- Born: 1954 (age 71–72) Germany
- Occupations: Conflict researcher, author
- Known for: Wörterbuch der Kriegstüchtigkeit (Dictionary of War Readiness)

= Leo Ensel =

German conflict researcher and author

Leo Ensel (born 1954 in Heimbach / Neuwied) is a German conflict researcher and author specializing in intercultural education and especially in German-Russian relations.

== Biography ==
Leo Ensel was born in 1954 in Germany. He is currently residing in Oldenburg. He holds the academic titles Dr. phil. and Dipl.-Pädagoge. He is specialized in the post-Soviet region and Central/Eastern Europe. In the new east–west conflict, his main concern is overcoming false narratives, de-escalation, and rebuilding trust. The author emphasizes his independence and is committed solely to these topics, not to any national narrative. He is recognized for his work as a pedagogue focusing on social and cultural perceptions between Germans and Russians, particularly within the post-Soviet states. His research addresses stereotypes, cultural images, and historical relations between these groups, aiming to enhance understanding and dialogue.

In the 1980s, he made an important contribution to the West German peace movement by publishing a book (Richtige Angst und falsche Furcht) that addressed humanity's inability to sufficiently fear the potential nuclear self-destruction of humankind. This work already demonstrated his early commitment to exploring the psychological dimensions of peace preparation.

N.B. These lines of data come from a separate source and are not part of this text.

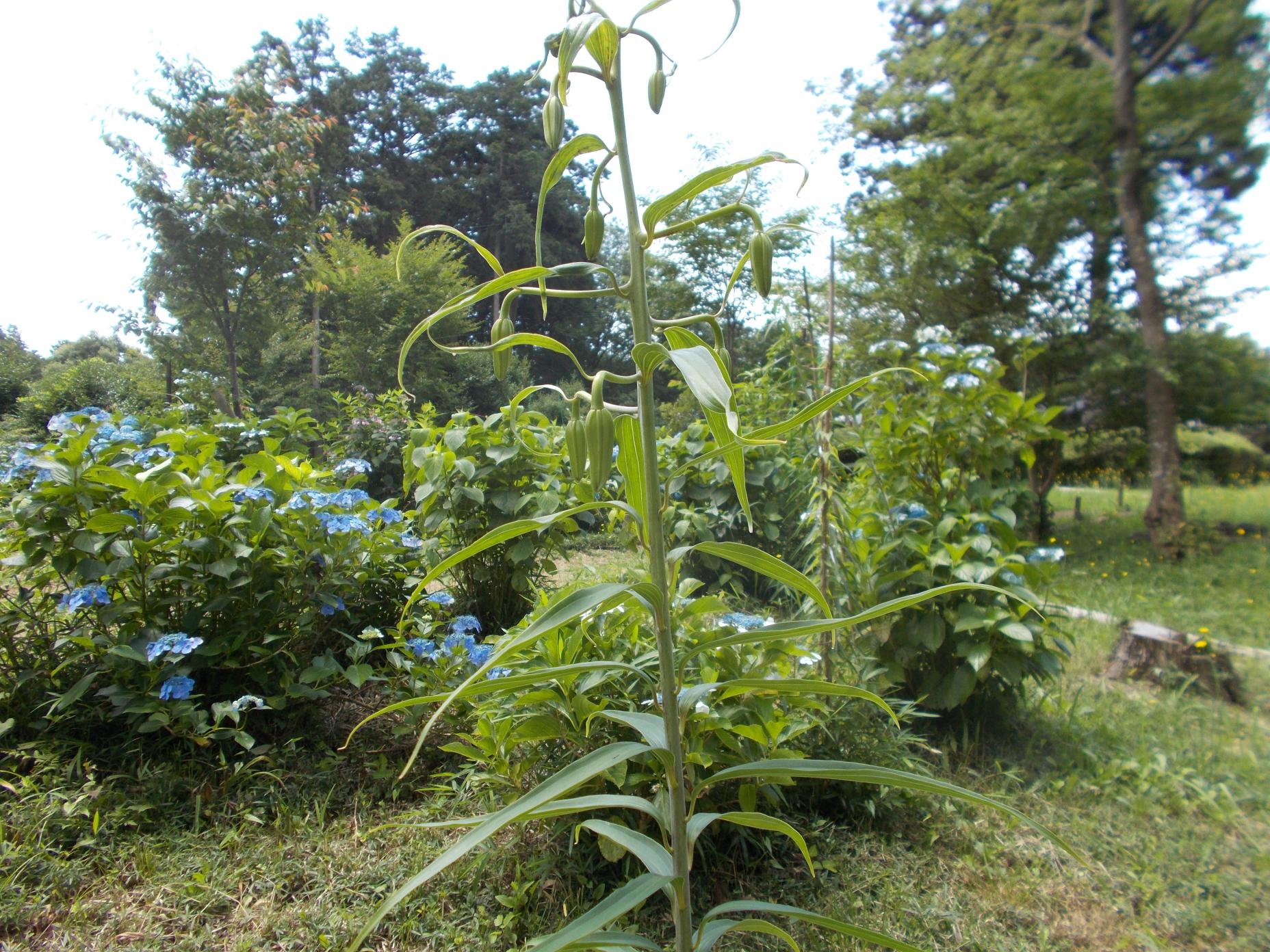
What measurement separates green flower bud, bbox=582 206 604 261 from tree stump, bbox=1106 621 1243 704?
2.85 m

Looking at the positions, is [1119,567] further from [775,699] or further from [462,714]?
[462,714]

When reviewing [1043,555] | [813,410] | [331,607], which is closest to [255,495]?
[331,607]

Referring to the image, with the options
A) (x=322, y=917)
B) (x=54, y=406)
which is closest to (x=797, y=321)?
(x=322, y=917)

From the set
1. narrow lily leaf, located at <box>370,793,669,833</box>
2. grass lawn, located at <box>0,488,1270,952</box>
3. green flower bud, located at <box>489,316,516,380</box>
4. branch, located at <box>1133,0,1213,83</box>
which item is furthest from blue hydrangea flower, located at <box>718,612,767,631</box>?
branch, located at <box>1133,0,1213,83</box>

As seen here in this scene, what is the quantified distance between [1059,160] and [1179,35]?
0.97 meters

== Meetings with Stanislav Petrov and Mikhail Gorbachev ==
On 3 July 2016, Leo Ensel visited Stanislav Petrov, the ‘man who saved the world’, at his prefabricated apartment in Frjasino near Moscow to thank him for his level-headed behaviour on the night of 26 to 27 September 1983, which Petrov is believed to have prevented a Third World War.

On 18 April 2017 and 20 August 2019, he visited Mikhail Gorbachev at his foundation in Moscow. The two discussed the modalities of a "New Thinking 2.0". He later published his "Questions for Mikhail Gorbachev and for all of us" concerning "New Thinking 2.0" on the Gorbachev Foundation website.

== Wörterbuch der Kriegstüchtigkeit ==

Since May 2025 he is publishing the Wörterbuch der Kriegstüchtigkeit (Dictionary of War Readiness), which is published in sequels. His dictionary examines critically the German debate about the Ukraine war, which is characterized by warmongering and propaganda, increased arms deliveries, enemy images, fear of Russians, and belief in military power.

In his “Reflections on the Ukraine War”, he presents various perspectives and opposing arguments side by side in an unbiased manner, including viewpoints rarely represented in major newspapers, radio, and television that contradict the mainstream. In recent times he is preoccupied with apathy and shock in the face of the escalation of this war and wonders why the fears of a widening of the war remain silent and without consequences.

== Selected works ==
- Wörterbuch der Kriegstüchtigkeit (2025)
- Deutschlandbilder in der GUS: Szenische Erkundungen in Russland und Kasachstan. Oldenburg: BIS, 2001.
- Russen und Deutsche. Oldenburg: Zentrum für Pädagogische Berufspraxis, multiple editions: 1998, 1999 (revised and expanded), 2000 (3rd expanded reprint).
- Bilder vom fremden deutschen Alltag – Szenische Erkundung des innerdeutschen Ost-West-Konflikts. Oldenburg: Universität, ZpB, 1996.
- Richtige Angst und falsche Furcht – Psychologische Friedensvorbereitung und der Beitrag der Pädagogik. Frankfurt am Main: Fischer-Taschenbuch-Verlag, 1984.

===Contributor===
- Warum wir uns nicht leiden mögen. Was Ossis und Wessis voneinander halten. Münster: Agenda-Verlag, 1993 (1st ed.), 1995 (2nd ed.). (Contents)
- Quer zu den Disziplinen : Beiträge aus der Sozial-, Umwelt- und Wissenschaftsforschung. Offizin- Verlag Hannover, 1997, ISBN 3930345110
- Hermann Theisen (ed.): Bedrohter Diskurs: Deutsche Stimmen zum Ukrainekrieg. Donat Verlag, Bremen Jan 2024

===Short analyses===
- NATO in Ukraine's war: provocation and failure to prevent: Arsonists, sleepwalkers and the ignorant
- Die zweite Rede des Wladimir Putin: 15 Jahre nach der Münchner Sicherheitskonferenz 2007
- Reflexionen zum Ukrainekrieg – Der Krieg fiel nicht vom Himmel - Oder: Die Bedeutung der Deutung
- Über das neue Friedensplädoyer von Michail Gorbatschow
- Militärs und Diplomaten wollen "raus aus der Eskalationsspirale"
- Über die Aktualität des Neuen Denkens
- Der Mann, der die Welt vor einem Atomkrieg rettete.